PARTS OF THE EXERCISE
a – In the lecture summary on manuscript making, restate the passage starting at "Manuscripts contain abundant" and ending at "the writing styles.", swapping "recensions" for "editions".
b – Answer these questions from the lecture summary on manuscript making:
(i) What is a manuscript called in Marathi?
(ii) What is the estimated number of manuscripts in India?
(iii) Why was cloth rarely used as a writing surface?

SELECTED EXTRACT

+-------+

19 December 2011 \ Auditorium of Sir J. J. College of Architecture, Mumbai

Entitled with a masters degree in Archeology and a doctorate in Sanskrit, Dr. Shreenand Bapat, assistant curator and in-charge of manuscripts conservation at the Bhandarkar Oriental Institute, Pune, enlightened us with extensive knowledge about the several aspects involved in the making of a manuscript. His intensive knowledge of the subject and attention to detail, unfolded to the audience, innumerable aspects involved in the process and also clarified meanings of certain terminologies that are often used incorrectly.

A manuscript is called ‘Hastalikhit’ in Marathi whereas in Hindi it is called ‘Pandulipi’ where ‘panu’ means old and ‘lipi’ means ‘script’. The term ‘manuscript’ clearly indicates that it is a document written by hand, but what is important to understand here is that any handwritten document cannot be called a ‘manuscript’. For a text to become a manuscript it must necessarily be produced by hand without machine process, should either bear some culturally and historically important content or must belong to some important personality and the content within, has to be of non-archival nature. The estimated number of manuscripts in India is as huge as 2.5 crore!

Manuscripts contain abundant information, but this content may have several versions and recensions depending upon different socio-cultural influences. Also, the techniques of making manuscripts differ from region to region with respect to the materials, tools and processes. Dr.Bapat described in detail, all these different techniques and how they have affected the writing styles.

The materials used as surface for writing manuscripts include palm leaf, birch bark, parchment, paper, cloth, leather, kaditha and metals. Among these, evidences for use of cloth, leather, kaditha and metals are minimal. Cloth was used rarely due to its expensiveness and also that it is difficult to write on a cloth. Use of leather is mostly seen only in the Arabic and Persian cultures and not in Hindus, Jains and Buddhists due to religious beliefs. Another surface used is metal, that is copperplates and also some exceptions like gold plate are also found. The more commonly found surfaces used for manuscript writing are palm leaf, birch bark, parchment and paper. The reasons why the palm leaf in particular is found to have been used to such an extent is the unique combination of its cellulose proportion in the inside part and the waxy layer outside that has a high water resistance. This makes it durable and keeps its flexibility intact for several centuries.

+-------+

DATASET ENTRIES
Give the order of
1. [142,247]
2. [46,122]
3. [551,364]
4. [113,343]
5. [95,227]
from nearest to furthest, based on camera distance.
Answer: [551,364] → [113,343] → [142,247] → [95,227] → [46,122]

+-------+

RESPONSES IN ORDER
a –
Manuscripts contain abundant information, but this content may have several versions and editions depending upon different socio-cultural influences. Also, the techniques of making manuscripts differ from region to region with respect to the materials, tools and processes. Dr.Bapat described in detail, all these different techniques and how they have affected the writing styles.

b –
(i) It is called 'Hastalikhit'.
(ii) The estimate is 2.5 crore.
(iii) Cloth was expensive, and it is difficult to write on.